Next we investigated whether Tregs played a role in reducing atherosclerotic lesion formation by immunization with RPHC and RHHC as well, in case of AHHC it is, at least in part, due to increased Treg cell concentration in immunized mice, either locally (in the lesions) or in remote organs (splenocytes): we observed that concentrations of CD4+ Treg cells were significantly higher in mice immunized with recombinant constructs than of those either locally (in lesion site of aorta) or in remote organs (splenocytes) in control mice immunized with GST-Dendroaspin. In addition, Foxp3+ population in RPHC-immunized mice was significantly higher than that in AHHC-immunized mice, suggesting functional and structural differences between these two antigens that may contribute to the increased Foxp3+ population. We also demonstrated that the atheroprotective effect paralleled an induction of functional Treg cells that suppressed antigen-specific proliferation of effector T cells, thus suggesting that Tregs have an active role in the control of the atherosclerotic process. Treg cells are characterized by the expression of Foxp3, which has a crucial role in their suppression function [35].

Clinical data showed that Th17/Treg functional imbalance exists in patients with acute coronary syndrome (ACS), a significant decrease in Treg number, Treg-related cytokines (IL-10 and TGF-β1), and Foxp3 levels, suggesting a potential role for Th17/Treg imbalance in plaque destabilization and the onset of ACS [39]. It appears that modulation of atherosclerosis-related autoimmunity by antigen-specific activation of Tregs represents a novel approach for the treatment of atherosclerosis.

It is known that expression of smooth muscle alpha actin is altered in pathological conditions of atherosclerosis and the existence of alpha-smooth muscle actin-positive endothelial cells in adult aortic endothelium is associated with progression of atherosclerosis [40]. In addition, the atherosclerotic vessel wall contains a range of adhesion molecules [41] and inflammatory cytokines [42], which may permit attachment and subsequent differentiation of marrow derived cells into smooth muscle cells within plaque [43]. Furthermore, several matrix metalloproteinases have been reported to play roles in atherosclerosis such as MMP-9 [44]. The lesion development is initiated by infiltrating macrophages that mainly produce MMP-9 as well as MMP2 [45]. Our results showed that mice immunized with all three antigens have the lower expression of alpha-SMCs, VCAM1 and MMP9 when compared to the control animals.

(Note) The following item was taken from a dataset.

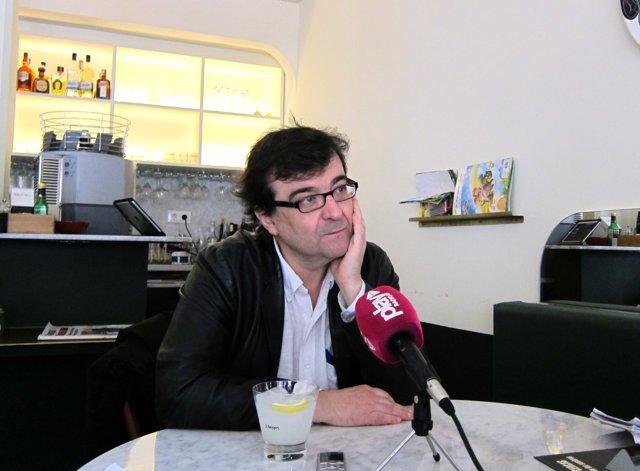El escritor Javier Cercas en Valencia con El Monarca de las Sombras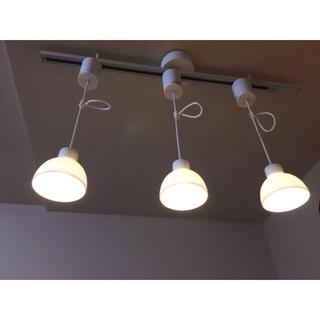 ムジルシリョウヒン(MUJI (無印良品))の【みっく様専用】無印良品 LED 磁器シェードペンダントライト 小 3連(天井照明)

Monocytes play important roles in the initiation, progression, and complications of atherosclerosis. Their differentiation to macrophages can be modulated by factors present within the microenvironment of the artery wall, such as oxidized lipids, TLR ligands, cytokines, and chemokines [21]. It should be noted that macrophages can be differentiated into various macrophage subsets with different cell surface markers; further discrimination of macrophage subsets is planned in our future studies. Our in vitro study showed that these constructs can be used as stimulators of monocyte to macrophage differentiation. The antibodies against these constructs can be served as inhibitors in this respect, suggesting antibody elicited by immunization may have similar property to reduce monocyte differentiation in vivo, as ApoB, HSP60, C5aR (from which the peptide epitope derived) were detected in the atherosclerotic lesion sites in our present and previous studies [17] which may serve as endogenous ligands.

Additionally, macrophages serve as the major immune cells in the lesion and they express pattern-recognition receptors, including Toll-like receptors (TLRs) that connect the innate and adaptive immune response during atherosclerosis. The mechanisms involved in signaling pathways, which link TLR4 (also serving as a Th1 marker) to the proinflammatory transcription factor nuclear factor κB (NF-κB), occur through MyD88, a general adaptor protein downstream of TLRs (except for TLR3) and the receptors of the IL-1R family [46,47]. MyD88 signaling causes defects in pro-inflammatory cytokine production and innate immune cell activation, permitting the development of a high pathogen burden [48]. In agreement with the report by Subramanian et al. [49], our results show that both TLR4 and MyD88 contents as well as common occupied lesion area by TLR4 and CD11c were significantly reduced in mice immunized with recombinant constructs, indicating that TLR4/MyD88 pathway was down-regulated in these antigen-immunized mice, however, the pathways that link TLRs to pro-atherogenic effectors in immune cells remain under investigation.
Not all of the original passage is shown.